-- start of DATA SHOWN --

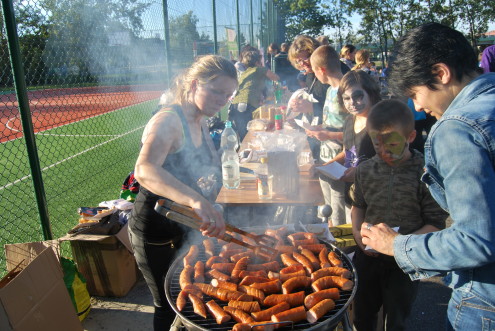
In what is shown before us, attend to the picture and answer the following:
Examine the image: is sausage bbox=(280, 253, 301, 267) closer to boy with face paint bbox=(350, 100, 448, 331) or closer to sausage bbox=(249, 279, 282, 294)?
sausage bbox=(249, 279, 282, 294)

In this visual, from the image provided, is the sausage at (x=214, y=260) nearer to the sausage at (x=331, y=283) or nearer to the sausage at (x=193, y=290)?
the sausage at (x=193, y=290)

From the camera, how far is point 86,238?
11.6ft

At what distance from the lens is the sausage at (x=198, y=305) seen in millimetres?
1710

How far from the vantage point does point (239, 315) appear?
1.68 meters

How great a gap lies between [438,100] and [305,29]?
4252 centimetres

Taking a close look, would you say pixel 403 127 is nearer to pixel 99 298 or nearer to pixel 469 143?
pixel 469 143

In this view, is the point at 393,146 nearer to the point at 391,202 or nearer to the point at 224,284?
the point at 391,202

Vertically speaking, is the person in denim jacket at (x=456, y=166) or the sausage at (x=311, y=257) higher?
the person in denim jacket at (x=456, y=166)

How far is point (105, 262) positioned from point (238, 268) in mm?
2208

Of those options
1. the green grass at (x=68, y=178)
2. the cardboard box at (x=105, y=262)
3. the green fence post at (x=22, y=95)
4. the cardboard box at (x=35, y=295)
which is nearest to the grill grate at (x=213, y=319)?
the cardboard box at (x=35, y=295)

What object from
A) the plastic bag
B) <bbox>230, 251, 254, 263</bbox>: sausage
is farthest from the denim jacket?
the plastic bag

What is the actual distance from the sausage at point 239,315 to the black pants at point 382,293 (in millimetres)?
1279

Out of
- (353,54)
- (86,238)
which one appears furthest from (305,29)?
(86,238)

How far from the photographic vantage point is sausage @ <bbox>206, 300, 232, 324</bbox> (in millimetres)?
1662
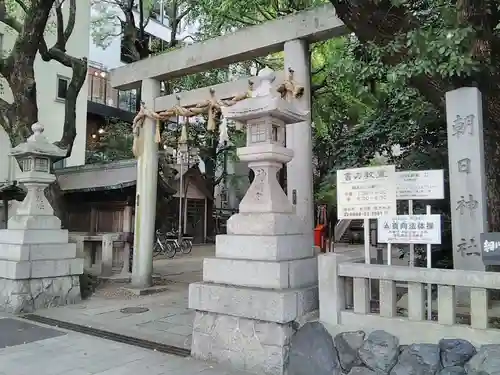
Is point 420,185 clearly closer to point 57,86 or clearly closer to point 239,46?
point 239,46

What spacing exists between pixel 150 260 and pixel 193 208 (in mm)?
14953

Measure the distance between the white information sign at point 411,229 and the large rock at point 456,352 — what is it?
34.4 inches

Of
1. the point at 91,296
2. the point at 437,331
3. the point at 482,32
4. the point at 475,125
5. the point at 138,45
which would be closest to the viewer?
the point at 437,331

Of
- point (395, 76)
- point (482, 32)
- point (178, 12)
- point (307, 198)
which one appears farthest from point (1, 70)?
point (178, 12)

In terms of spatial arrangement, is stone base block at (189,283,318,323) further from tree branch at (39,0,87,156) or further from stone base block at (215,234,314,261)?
tree branch at (39,0,87,156)

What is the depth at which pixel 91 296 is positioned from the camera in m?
8.88

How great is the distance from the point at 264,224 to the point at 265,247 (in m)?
0.25

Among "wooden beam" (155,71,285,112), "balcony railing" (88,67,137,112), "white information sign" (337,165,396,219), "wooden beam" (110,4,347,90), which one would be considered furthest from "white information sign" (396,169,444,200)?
"balcony railing" (88,67,137,112)

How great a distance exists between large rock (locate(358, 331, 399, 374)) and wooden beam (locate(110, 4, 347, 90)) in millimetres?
4825

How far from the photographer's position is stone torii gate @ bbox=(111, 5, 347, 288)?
6977 mm

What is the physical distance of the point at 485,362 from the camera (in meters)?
3.30

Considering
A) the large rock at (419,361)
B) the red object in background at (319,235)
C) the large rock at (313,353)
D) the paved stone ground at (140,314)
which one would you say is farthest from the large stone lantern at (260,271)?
the red object in background at (319,235)

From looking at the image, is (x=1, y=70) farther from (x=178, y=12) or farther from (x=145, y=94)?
(x=178, y=12)

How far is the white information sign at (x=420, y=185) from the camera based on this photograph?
14.0ft
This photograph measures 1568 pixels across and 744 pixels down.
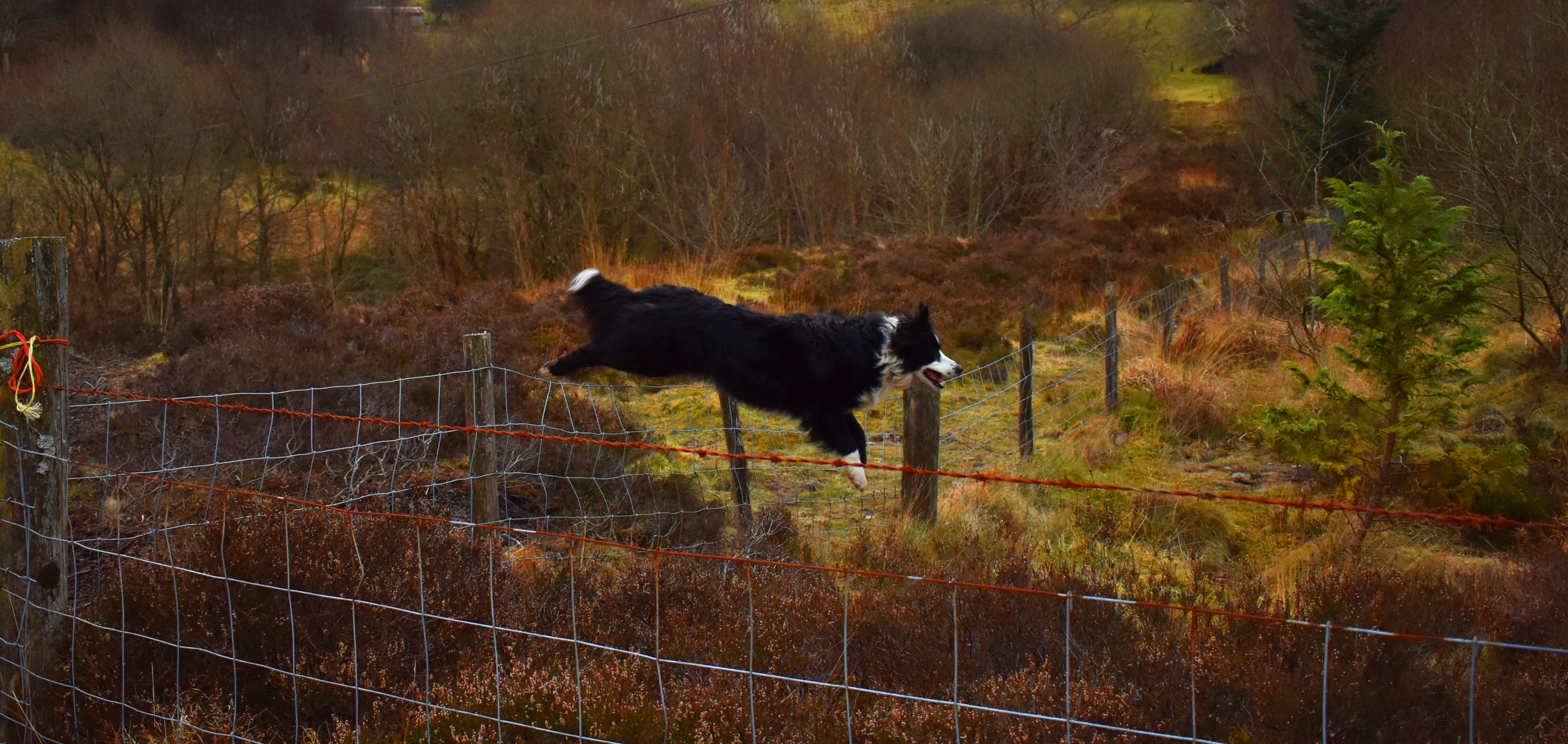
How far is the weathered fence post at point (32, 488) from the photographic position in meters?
3.11

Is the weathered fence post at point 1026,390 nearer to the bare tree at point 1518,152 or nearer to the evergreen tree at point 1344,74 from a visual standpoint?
the bare tree at point 1518,152

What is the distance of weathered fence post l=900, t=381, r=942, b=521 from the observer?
16.6ft

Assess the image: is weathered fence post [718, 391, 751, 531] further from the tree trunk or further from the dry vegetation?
the tree trunk

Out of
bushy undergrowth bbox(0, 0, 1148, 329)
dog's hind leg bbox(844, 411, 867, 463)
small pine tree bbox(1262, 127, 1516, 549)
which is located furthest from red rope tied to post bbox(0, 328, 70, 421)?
bushy undergrowth bbox(0, 0, 1148, 329)

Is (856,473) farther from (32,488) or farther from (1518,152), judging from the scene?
(1518,152)

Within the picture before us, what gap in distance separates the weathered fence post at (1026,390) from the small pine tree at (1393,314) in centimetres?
219

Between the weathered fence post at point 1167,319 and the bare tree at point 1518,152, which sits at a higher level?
the bare tree at point 1518,152

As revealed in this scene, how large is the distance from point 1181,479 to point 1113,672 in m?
3.54

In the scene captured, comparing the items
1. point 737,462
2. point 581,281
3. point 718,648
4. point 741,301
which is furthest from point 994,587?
point 741,301

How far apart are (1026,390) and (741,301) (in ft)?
13.6

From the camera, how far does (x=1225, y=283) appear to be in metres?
9.62

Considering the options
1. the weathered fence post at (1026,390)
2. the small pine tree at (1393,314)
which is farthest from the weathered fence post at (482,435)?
the weathered fence post at (1026,390)

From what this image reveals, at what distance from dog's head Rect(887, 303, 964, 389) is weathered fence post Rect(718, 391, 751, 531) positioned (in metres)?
0.95

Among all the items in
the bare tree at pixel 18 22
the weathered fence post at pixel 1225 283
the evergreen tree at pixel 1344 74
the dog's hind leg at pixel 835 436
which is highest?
the bare tree at pixel 18 22
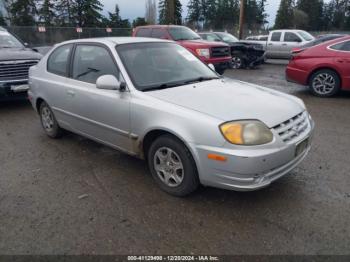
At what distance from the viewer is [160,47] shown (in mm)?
4238

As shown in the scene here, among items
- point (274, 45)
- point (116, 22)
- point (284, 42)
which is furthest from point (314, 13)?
point (284, 42)

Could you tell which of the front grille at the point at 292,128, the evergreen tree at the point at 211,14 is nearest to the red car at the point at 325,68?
the front grille at the point at 292,128

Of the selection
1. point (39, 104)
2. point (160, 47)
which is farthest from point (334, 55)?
point (39, 104)

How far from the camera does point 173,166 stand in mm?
3264

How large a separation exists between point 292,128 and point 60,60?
3606mm

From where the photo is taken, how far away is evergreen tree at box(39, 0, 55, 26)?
131 feet

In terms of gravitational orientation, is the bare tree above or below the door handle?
above

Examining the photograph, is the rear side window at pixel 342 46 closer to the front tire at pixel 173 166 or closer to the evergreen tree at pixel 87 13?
the front tire at pixel 173 166

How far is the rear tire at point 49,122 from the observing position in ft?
16.5

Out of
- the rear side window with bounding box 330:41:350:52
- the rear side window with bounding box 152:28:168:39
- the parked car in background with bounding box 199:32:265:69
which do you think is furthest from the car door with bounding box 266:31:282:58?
the rear side window with bounding box 330:41:350:52

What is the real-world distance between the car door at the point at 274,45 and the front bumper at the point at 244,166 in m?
14.5

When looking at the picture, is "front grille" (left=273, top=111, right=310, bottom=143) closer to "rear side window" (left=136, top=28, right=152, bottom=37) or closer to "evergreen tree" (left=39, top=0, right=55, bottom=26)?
"rear side window" (left=136, top=28, right=152, bottom=37)

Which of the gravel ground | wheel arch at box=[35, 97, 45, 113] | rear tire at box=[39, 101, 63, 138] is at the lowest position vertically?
the gravel ground

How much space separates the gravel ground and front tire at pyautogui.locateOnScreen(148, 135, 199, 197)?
13 centimetres
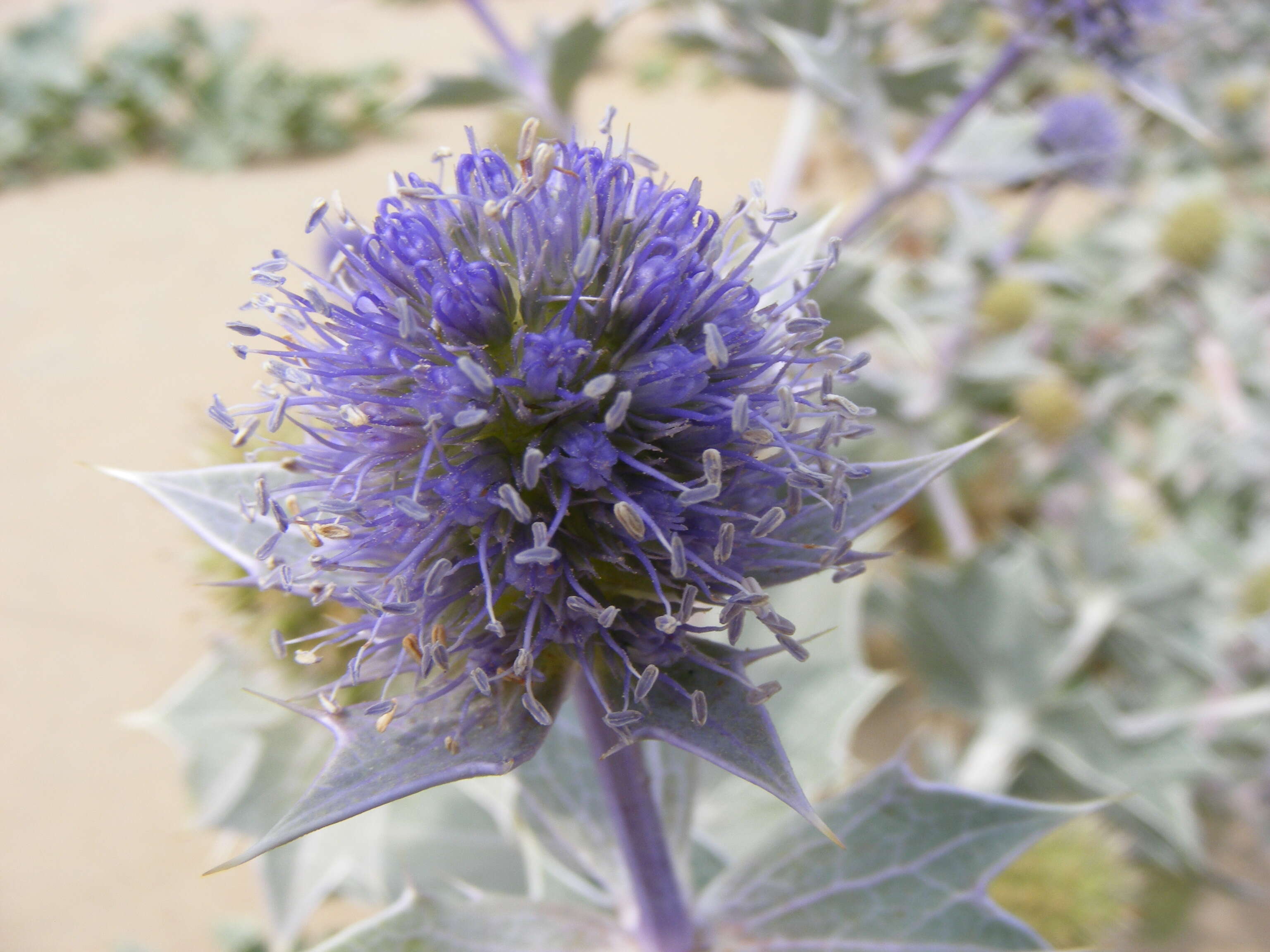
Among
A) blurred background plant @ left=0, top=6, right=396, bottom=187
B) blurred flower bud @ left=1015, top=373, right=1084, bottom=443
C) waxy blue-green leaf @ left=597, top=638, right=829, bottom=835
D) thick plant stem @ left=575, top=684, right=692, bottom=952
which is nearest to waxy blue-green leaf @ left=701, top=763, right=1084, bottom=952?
thick plant stem @ left=575, top=684, right=692, bottom=952

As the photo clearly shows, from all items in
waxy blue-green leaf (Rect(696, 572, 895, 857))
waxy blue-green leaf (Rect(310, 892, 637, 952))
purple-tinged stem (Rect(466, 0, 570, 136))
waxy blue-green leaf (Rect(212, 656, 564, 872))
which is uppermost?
purple-tinged stem (Rect(466, 0, 570, 136))

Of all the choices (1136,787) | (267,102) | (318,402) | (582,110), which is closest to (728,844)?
(1136,787)

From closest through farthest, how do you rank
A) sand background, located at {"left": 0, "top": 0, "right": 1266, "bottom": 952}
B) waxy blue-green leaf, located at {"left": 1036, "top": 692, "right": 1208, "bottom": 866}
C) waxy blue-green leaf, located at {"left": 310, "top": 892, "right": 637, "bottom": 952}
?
waxy blue-green leaf, located at {"left": 310, "top": 892, "right": 637, "bottom": 952}, waxy blue-green leaf, located at {"left": 1036, "top": 692, "right": 1208, "bottom": 866}, sand background, located at {"left": 0, "top": 0, "right": 1266, "bottom": 952}

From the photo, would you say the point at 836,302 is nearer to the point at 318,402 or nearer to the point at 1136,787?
the point at 318,402

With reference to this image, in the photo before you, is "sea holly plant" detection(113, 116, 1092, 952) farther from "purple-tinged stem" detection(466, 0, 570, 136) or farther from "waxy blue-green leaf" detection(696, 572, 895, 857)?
"purple-tinged stem" detection(466, 0, 570, 136)

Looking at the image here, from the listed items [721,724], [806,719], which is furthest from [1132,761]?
[721,724]

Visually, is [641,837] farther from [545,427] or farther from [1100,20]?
[1100,20]

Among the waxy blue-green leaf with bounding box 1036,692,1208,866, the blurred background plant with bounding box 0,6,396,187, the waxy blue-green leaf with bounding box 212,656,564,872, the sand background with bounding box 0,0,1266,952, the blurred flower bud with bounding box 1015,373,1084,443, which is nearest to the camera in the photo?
the waxy blue-green leaf with bounding box 212,656,564,872

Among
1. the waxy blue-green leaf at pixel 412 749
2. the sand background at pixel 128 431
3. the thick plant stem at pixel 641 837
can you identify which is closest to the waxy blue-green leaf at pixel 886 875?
the thick plant stem at pixel 641 837
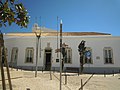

-- end of DATA SHOWN --

Select every line of the material above that contains the string "branch". Case counts.

In terms of spatial arrangement, is stone base block at (189,283,318,323) further from tree branch at (39,0,87,156) or further from stone base block at (215,234,314,261)?
tree branch at (39,0,87,156)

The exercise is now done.